22nd April 2014
Shares in pharmaceutical giant AstraZeneca have soared by more then 7% on the back of reports that US drugs company Pfizer is preparing a takeover bid writes Philip Scott.
Over the Easter weekend, reports emerged that Pfizer had approached the UK firm about a £60bn takeover and according to a report in The Telegraph, the group has brought in Wall Street behemoths Goldman Sachs and Morgan Stanley to advise it on any fresh takeover move by its larger US rival.
By 15:00 AstraZeneca shares were up by 267.44p or 7.07%, to trade at 4,048.94p.

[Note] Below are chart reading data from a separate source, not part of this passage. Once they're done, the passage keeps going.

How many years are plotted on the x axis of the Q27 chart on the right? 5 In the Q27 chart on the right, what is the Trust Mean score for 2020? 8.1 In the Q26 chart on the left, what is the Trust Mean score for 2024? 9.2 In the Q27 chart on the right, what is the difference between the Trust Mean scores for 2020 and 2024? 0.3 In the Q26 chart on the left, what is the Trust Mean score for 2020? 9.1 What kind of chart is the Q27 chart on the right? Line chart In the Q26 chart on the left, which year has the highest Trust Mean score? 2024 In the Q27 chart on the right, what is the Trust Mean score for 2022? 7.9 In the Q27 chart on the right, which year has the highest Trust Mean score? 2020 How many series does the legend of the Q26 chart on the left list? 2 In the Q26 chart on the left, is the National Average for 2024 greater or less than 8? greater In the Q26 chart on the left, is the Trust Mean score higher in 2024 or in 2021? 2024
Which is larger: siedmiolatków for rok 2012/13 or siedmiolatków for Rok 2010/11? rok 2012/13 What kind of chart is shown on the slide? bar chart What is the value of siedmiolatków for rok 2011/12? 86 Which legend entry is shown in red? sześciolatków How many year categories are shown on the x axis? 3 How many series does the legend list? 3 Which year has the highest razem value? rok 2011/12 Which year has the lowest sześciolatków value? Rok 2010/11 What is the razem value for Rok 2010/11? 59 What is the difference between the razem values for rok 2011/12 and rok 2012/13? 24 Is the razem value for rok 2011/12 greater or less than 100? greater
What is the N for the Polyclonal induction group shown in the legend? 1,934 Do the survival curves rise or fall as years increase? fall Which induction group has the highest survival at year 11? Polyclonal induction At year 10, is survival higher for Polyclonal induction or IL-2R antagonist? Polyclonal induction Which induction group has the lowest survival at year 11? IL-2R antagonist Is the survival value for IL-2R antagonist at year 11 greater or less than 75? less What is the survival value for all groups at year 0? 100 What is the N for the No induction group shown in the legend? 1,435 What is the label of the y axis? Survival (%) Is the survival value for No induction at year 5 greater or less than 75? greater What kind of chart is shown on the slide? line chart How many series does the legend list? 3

AstraZeneca was established in 1999 via the merger of Sweden’s Astra and the UK’s Zeneca, and about half of its total sales are generated from America. Over the past six months its shares are now up by 15% and 20% over the past six months and one-year respectively.
Commenting on the news James Griffin, manager of the Fidelity MoneyBuilder Growth Fund, says: “The news that US pharma giant Pfizer is considering a move for AstraZeneca highlights the potential for value realisation in the pharmaceutical sector, and UK large caps in general. There are many US companies, such as Pfizer, with cash ‘trapped’ abroad that they cannot repatriate for tax reasons.
“This adds to the case for corporate activity, but in particular in the healthcare sector, where there are businesses such as AstraZeneca and Shire which have undervalued pipelines that could be of huge strategic value to a competitor, even before cost savings.”
Any such deal between Pfizer and Astra he added would demonstrate how corporate buyers are willing to take a different perspective on valuation, taking a more fundamental and long term view than the market has recently.
AstraZeneca shares are currently rated a ‘hold’ according to the broker consensus on Digital Look but today Societe Generale reiterated its ‘sell’ recommendation on the business while analysts at Deutsche and Jeffries reaffirmed their ‘hold’ positions.
Elsewhere in the pharmaceutical sector Novartis and GlaxoSmithKline, have agreed a multi-billion-dollar deal to join forces.
Griffin says that given GlaxoSmithKline has the 12th largest oncology business, by selling it to Novartis it allows the company to focus on its core strengths of respiratory, vaccines and HIV, where the company is a world leader and an industry winner. It also becomes number one in consumer products as a result of its collaboration with Novartis he adds.